In the truth of the skeleton the Artist shows she is akin with the German painters of the High Middle Ages, fascinated as she is by the mechanic figurines of the death dances that revolve in a circle when the hours strike, in the clocks of the old bell-towers of Central and Northern Europe.
Just like in the mechanic figurines, there is also an ironic and seductive component, a playful emotion which encircles them and is at the same time reminiscent of Mexican mythology.
There is never sadness in them…: disenchantment but not melancholy.
Perhaps, at times, some spleen.
We should note that what is missing in both our artists Laura and Benedetta is Flesh itself, the flaccid, solid, rough-handled, tortured, cared for, smoothed down, corrupted Flesh; a heritage, for some more and for others less, which belongs to everyone.
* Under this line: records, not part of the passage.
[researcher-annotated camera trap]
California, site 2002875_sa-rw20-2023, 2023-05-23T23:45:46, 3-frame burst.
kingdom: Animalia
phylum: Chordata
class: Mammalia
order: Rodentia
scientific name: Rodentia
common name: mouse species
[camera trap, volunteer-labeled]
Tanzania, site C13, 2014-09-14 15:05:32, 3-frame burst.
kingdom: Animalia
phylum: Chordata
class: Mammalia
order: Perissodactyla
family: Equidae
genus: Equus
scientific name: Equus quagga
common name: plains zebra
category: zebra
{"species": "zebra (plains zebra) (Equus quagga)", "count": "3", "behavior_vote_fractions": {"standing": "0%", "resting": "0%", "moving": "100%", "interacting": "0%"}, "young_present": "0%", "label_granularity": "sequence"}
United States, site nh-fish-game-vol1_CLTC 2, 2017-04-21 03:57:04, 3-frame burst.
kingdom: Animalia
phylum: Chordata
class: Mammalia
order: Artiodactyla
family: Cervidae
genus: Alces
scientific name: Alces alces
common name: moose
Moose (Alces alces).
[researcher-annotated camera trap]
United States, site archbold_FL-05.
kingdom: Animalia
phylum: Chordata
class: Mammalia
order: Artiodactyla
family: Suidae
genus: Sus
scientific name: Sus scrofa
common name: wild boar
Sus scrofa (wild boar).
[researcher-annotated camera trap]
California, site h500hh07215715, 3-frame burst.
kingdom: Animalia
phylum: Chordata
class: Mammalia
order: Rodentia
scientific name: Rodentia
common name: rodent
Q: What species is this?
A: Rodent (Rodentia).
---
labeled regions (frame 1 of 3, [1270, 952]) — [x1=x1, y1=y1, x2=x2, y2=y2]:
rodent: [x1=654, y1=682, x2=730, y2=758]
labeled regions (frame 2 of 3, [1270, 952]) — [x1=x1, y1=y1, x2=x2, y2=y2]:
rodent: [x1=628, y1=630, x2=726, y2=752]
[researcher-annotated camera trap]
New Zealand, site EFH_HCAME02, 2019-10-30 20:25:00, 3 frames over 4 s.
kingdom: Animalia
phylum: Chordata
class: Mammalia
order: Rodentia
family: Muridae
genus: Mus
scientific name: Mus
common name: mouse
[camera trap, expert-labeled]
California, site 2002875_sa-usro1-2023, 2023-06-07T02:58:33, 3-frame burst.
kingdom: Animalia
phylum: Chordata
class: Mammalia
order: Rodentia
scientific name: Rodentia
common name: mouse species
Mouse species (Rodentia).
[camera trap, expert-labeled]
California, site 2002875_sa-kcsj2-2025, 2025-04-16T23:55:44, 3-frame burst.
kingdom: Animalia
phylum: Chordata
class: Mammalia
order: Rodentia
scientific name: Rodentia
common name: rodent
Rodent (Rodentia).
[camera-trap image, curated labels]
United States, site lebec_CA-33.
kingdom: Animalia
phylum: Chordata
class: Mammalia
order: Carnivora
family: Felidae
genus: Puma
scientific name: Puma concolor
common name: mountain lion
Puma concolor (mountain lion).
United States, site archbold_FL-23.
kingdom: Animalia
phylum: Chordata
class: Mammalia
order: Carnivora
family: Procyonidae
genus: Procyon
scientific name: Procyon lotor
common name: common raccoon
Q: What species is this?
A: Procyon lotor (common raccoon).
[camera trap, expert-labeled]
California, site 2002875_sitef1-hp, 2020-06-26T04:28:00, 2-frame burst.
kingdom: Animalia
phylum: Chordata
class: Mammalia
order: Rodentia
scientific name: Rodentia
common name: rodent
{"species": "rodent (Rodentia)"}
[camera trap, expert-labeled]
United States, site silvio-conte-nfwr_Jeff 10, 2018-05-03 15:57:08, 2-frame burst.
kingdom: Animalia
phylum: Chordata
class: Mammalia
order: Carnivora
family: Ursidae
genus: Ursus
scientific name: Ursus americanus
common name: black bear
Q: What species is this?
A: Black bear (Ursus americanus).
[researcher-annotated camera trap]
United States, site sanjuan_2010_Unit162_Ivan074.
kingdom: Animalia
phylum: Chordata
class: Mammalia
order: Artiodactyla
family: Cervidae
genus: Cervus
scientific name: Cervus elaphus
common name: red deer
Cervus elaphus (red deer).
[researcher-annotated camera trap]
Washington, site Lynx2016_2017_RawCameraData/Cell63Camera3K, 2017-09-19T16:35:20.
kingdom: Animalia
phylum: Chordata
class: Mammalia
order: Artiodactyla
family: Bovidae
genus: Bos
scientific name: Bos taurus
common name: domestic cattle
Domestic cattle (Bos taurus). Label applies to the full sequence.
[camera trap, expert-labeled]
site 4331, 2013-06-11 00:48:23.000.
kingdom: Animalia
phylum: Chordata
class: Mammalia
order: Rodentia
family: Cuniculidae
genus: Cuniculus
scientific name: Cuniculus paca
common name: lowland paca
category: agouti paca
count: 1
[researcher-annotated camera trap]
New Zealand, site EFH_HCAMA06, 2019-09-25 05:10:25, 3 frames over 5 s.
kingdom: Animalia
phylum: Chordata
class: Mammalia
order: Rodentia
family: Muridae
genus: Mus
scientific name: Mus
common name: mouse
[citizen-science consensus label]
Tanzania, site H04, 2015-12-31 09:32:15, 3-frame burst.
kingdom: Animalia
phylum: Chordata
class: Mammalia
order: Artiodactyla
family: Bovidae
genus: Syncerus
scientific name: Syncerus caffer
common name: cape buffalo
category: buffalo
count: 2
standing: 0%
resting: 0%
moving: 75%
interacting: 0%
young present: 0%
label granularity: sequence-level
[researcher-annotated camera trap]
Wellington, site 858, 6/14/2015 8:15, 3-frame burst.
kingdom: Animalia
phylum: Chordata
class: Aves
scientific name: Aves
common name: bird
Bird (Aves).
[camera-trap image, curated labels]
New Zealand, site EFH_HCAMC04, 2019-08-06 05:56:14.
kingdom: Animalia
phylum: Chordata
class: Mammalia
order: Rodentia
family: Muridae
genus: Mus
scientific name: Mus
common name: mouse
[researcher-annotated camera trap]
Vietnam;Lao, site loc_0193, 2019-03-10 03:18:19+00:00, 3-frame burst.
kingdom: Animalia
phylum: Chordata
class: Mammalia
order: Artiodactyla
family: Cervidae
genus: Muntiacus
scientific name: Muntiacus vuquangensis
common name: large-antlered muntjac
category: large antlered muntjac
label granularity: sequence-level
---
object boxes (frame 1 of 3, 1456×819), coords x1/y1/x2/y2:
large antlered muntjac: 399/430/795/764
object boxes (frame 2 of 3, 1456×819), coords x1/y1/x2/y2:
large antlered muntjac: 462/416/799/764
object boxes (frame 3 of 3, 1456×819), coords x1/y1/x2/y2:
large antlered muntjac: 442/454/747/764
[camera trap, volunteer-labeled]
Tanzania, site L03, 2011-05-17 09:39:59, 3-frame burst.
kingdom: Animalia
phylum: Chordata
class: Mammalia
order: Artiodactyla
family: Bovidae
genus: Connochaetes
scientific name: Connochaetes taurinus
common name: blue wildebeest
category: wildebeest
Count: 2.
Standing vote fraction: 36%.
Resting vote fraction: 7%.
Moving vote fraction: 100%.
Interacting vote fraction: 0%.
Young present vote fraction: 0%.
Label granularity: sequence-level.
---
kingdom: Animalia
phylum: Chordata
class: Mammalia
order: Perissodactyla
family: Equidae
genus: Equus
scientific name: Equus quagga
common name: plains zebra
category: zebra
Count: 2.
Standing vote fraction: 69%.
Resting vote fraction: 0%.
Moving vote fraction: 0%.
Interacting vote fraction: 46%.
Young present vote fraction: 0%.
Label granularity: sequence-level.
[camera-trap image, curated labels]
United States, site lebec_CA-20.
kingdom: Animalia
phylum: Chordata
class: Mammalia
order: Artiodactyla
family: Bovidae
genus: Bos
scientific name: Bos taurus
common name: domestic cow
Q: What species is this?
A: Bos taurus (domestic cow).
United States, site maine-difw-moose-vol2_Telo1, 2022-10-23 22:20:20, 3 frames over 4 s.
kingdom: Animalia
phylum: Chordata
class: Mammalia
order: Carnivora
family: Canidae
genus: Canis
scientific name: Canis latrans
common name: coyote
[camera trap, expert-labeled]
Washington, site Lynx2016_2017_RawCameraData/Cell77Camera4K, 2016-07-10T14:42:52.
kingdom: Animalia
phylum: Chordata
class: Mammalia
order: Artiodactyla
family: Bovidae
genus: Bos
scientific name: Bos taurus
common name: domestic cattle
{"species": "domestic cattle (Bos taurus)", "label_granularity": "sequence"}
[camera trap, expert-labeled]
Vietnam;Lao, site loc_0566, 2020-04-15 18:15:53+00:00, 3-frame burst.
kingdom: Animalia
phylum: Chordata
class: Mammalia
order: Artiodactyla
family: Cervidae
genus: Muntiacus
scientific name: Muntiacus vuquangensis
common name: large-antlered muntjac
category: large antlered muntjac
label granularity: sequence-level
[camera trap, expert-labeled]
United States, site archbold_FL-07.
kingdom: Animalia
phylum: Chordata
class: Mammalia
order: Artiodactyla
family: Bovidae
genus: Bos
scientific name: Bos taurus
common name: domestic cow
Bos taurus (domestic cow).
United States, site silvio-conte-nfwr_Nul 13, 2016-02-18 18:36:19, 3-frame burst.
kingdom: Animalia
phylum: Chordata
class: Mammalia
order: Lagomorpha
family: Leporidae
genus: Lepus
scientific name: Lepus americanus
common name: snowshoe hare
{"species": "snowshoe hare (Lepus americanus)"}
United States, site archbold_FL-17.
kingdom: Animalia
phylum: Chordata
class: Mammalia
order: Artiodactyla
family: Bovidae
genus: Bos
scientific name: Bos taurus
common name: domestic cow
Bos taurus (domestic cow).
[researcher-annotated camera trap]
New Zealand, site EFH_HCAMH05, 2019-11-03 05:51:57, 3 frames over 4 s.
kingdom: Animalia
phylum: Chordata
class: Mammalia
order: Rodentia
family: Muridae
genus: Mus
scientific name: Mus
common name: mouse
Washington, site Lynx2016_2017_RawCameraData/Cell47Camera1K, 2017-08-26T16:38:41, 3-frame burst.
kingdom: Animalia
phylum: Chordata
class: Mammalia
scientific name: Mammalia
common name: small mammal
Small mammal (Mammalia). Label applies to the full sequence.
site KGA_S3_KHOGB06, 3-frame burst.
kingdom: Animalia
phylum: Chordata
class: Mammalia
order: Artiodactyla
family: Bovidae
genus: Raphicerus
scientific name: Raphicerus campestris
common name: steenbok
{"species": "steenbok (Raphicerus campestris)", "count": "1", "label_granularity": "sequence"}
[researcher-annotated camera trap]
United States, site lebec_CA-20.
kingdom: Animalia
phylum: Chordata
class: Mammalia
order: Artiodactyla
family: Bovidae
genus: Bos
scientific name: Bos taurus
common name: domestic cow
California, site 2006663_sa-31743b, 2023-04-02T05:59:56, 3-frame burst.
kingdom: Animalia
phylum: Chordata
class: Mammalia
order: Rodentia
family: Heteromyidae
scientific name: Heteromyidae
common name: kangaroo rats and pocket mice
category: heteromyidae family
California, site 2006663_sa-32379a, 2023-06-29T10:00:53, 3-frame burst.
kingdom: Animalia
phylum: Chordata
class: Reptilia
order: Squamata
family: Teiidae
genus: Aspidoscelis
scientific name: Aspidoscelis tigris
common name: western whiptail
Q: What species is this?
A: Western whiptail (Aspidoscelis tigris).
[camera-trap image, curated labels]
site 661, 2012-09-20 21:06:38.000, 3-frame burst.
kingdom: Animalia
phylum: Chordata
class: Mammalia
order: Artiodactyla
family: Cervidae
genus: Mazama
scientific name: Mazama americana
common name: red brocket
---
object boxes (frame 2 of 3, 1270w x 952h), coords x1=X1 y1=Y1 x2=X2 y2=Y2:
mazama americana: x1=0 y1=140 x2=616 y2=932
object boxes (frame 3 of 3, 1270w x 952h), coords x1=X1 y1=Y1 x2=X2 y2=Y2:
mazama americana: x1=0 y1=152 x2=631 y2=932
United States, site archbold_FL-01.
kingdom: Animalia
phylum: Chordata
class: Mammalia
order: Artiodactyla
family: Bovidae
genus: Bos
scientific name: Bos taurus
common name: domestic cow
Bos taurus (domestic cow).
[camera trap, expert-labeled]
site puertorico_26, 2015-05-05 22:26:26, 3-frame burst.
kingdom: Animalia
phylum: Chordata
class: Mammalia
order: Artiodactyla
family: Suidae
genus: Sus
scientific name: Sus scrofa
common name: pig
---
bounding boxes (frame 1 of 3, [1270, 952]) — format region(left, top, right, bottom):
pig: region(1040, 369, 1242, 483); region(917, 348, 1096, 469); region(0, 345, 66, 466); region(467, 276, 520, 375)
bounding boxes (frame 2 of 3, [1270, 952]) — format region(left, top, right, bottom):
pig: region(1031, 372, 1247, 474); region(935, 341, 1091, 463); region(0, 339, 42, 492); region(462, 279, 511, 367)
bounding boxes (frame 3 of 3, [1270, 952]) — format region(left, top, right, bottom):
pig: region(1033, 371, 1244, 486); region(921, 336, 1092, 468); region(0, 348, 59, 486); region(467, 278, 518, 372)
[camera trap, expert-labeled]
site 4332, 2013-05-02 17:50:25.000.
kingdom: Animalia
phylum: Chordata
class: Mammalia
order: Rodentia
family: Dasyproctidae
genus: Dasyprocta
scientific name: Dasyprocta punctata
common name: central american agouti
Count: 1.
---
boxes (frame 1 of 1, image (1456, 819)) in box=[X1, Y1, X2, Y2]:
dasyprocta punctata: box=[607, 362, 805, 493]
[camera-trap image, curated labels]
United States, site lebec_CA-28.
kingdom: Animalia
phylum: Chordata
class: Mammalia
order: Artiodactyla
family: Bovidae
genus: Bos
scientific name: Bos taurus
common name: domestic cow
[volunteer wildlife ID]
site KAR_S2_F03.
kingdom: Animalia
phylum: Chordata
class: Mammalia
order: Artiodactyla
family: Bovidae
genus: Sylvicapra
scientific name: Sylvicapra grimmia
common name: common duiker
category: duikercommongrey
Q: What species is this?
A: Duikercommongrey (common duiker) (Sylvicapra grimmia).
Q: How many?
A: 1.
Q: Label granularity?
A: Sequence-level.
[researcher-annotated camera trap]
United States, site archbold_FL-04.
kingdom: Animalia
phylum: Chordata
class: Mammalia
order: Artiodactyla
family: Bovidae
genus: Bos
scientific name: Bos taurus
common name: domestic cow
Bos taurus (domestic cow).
Flesh is something extra, something that because it is central to our obsessions, is the most overexposed part of ourselves.
Today’s two Artists point out a scene while at the same they set its boundaries and a trap, because they tend not to hide the expositive and exhibitionist quality of art, both of a pictorial and sculptural nature. Ideally they represent day and night. A classical dichotomy, unchangeable but, luckily, full of nuances.
In truth we are trying out a different dimension, and the price for accessing it is the loss of a material perspective.
Are you pleased to achieve it?? (Renato Miracco)
Laura Ann Jacobs (born 1960, in Baltimore) is an American sculptor who lives and works in San Francisco and Palm Beach. She earned her BFA From San Francisco State University, and attended postgraduate studies at Academy of Art University and California College of Arts and Crafts.
Benedetta Bonichi was born in 1968 in Italy. She has been working in her family’s atelier since she was four. Bonichi studied music, Romance languages, anthropology, Greek history and archaeology.She started exhibiting in 2002.